The four inner-city schools are football powerhouses that have produced the largest number of NFL players. But they have been unfairly forced to compete against each other for one annual shot at a state championship. Now, school board member Steve Gallon III has proffered a proposal that could give Carol City, Central, Norland, and Northwestern more than one path to a title.

At next week’s Miami-Dade School Board meeting on Tuesday, December 19,  Gallon wants his colleagues to authorize Superintendent Alberto Carvalho and his staff to review the classification of high-school athletic programs so that the four inner-city schools don’t have to keep competing against one another for the state 6A district title every year. A reclassification would also give these schools an opportunity to compete against prominent private-school football programs such as St. Thomas Aquinas and Christopher Columbus for state titles. Under the current system, the four inner-city schools compete in the same district. For the past seven years, Central, Carol City, and Northwestern have won state titles in the 6A division. To win, the teams have to take each another out.

Meanwhile, Columbus, which plays in District 8A, and St. Thomas, which is in District 7A, have easier paths to state championship games because they play against lesser competition. Gallon wants to end the “competitive cannibalism” among the four inner-city schools.

“This item, if approved by the board, will square the classifications of high-school athletic programs in Miami-Dade,” Gallon told me. “A reclassification of the programs in our district can end the pathway to a state championship being at the defeat of neighboring schools. We can create a true win-win.”

Gallon is right. The classifications are based on student enrollment numbers. While Central, Carol City, Northwestern, and Norland have remained in District 6A for the past seven years, the schools’ populations have fluctuated. It's time to do a proper headcount so these schools can be properly classified.

This could be a great way of opening up competition in other districts. The inner-city schools would still be able to schedule one another but would also vy for state titles in other districts against Columbus and St. Thomas, as well as other top high-school programs.

Gallon's proposal has a good chance of passing. Last week, a school board committee that includes Dorothy Bendross-Mindingall, who represents a majority of the schools that would be affected by the reclassification, unanimously backed Gallon's request.

Gallon, no stranger to challenging the status quo, rocked the Florida High School Athletic Association establishment, which is already scrambling to reclassify schools. Ahead of the 2019 and 2020 seasons, the association has already set Carol City in District 4A and Northwestern in 5A. And Belen Jesuit went from District 8A to 6A, where the West Dade private school will now have to defeat Miami Central to reach a state title game.

I know that in government and politics, there are no coincidences. I’m sure the FHSAA got Gallon’s memo.

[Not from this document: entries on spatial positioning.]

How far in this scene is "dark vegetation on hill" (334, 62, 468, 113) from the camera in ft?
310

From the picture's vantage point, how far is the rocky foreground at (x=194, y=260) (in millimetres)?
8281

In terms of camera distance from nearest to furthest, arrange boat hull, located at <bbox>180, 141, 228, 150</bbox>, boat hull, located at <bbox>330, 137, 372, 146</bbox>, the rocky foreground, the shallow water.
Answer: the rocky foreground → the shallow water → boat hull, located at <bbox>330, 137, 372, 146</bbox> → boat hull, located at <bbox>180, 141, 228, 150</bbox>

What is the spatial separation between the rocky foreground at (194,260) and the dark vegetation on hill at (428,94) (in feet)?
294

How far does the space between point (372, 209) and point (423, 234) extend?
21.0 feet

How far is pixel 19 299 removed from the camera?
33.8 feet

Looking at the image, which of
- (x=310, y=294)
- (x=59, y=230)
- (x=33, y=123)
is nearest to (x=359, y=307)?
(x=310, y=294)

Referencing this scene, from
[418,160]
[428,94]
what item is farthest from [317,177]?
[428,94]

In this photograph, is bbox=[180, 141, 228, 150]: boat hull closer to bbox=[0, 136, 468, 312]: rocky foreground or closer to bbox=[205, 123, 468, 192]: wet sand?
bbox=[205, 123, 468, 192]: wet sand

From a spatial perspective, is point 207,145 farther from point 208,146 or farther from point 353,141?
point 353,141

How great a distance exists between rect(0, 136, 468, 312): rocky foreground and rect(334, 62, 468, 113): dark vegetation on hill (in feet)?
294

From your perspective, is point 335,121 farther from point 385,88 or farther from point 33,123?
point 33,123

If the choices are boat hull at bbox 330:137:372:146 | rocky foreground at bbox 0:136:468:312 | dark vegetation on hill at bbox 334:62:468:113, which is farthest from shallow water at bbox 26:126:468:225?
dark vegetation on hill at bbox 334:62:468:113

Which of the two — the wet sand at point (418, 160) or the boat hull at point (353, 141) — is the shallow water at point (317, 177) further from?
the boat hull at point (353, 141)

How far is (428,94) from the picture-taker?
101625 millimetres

If the school board passes Gallon’s plan, it will be interesting to see how the board for the Greater Miami Athletic Conference (GMAC), which oversees high-school sports, reacts. Its members might feel political pressure from Belen and Gulliver Prep, a 4A school that now must compete against Carol City, to change districts to avoid playing the inner-city schools. The school board should make sure the GMAC stays loyal to the public schools.